Powering wasn’t exactly impressive either, as the FE’s 25W powering is startlingly uncompetitive compared to the huge number of fast-charging phones on the market, some of which go up to 65W or even 120W.
At 25W, the phone takes about an hour and a half to power from empty to full, though we’d imagine most users will power it up overnight at that speed. That's with the fastest-charging cables we had at home, but since a charger isn't included in the box, you'll have to power at the speed of whatever plug you already own or choose to buy.
Surprisingly for a ‘budget’ phone, the Galaxy S21 FE also offers 15W wireless powering and 4.5W reverse wireless powering, the latter of which lets you juice up other mobiles. Those aren’t fast speeds either, but given that not many mobiles offer wireless powering, the specs may tempt some buyers.

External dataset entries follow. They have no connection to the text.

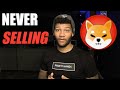 Why I will NEVER sell all my Shiba Inu Coin!!!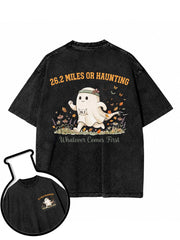 26.2 MILES OR HAUNTING  Whatever Comes First Washed T-Shirt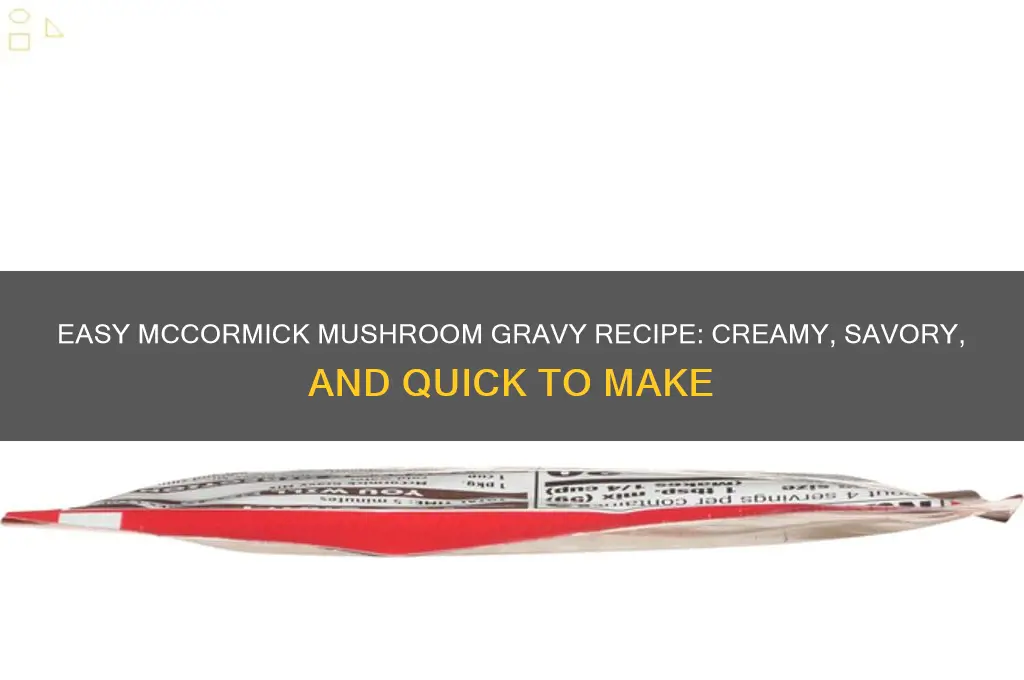 how to make mccormick mushroom gravy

Should I buy the Samsung Galaxy S21 FE?
Buy it if...
You want a good-looking medium-sized screen
While the Samsung Galaxy S21 FE has similar screen specs to its siblings, it sits at a nice middle ground between them in terms of size.

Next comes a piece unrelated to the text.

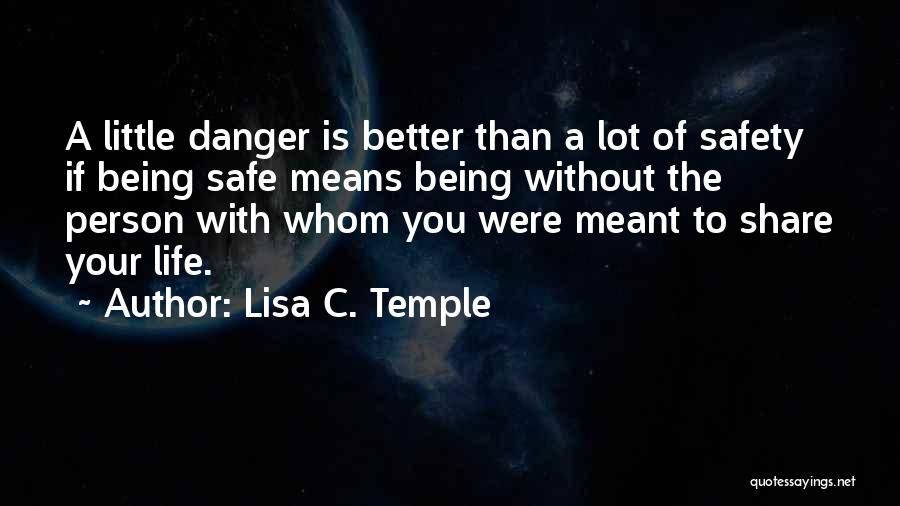 Lisa C. Temple Quotes: A Little Danger Is Better Than A Lot Of Safety If Being Safe Means Being Without The Person With Whom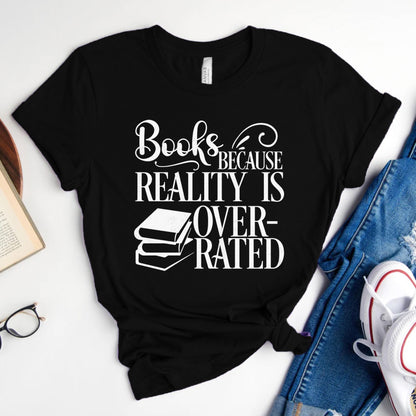Books Because Reality Is Overrated Tee, Funny Shirt for Readers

You want the Galaxy S21's cameras
Despite a few slight changes here and there, the Galaxy S21 FE has basically the same camera capabilities as its main-series siblings.
You want a slender mobile
We found the Samsung Galaxy S21 FE comfortable to hold in the hand, with a thin body and light weight, so if you don't want a chunky device it's a good option.
Don't buy it if...
You find the Galaxy S21 for cheaper
The Samsung Galaxy S21 is a better-specced phone than its FE sibling in most ways, so if you find it available for less, just buy it instead. Alternatively, you could wait for the S22, which should be along soon.
You need fast charging
The FE's 25W powering certainly isn't fast, not when it means the device takes well over an hour to fully power up, and if you need quick turn-around times for charging your device, there are many better options.
Long-lasting battery is important
We often found we needed to augment our behavior to get the Galaxy S21 FE to last a full day between charges - if you want a reliable one-day-plus mobile, it's not going to be great for you.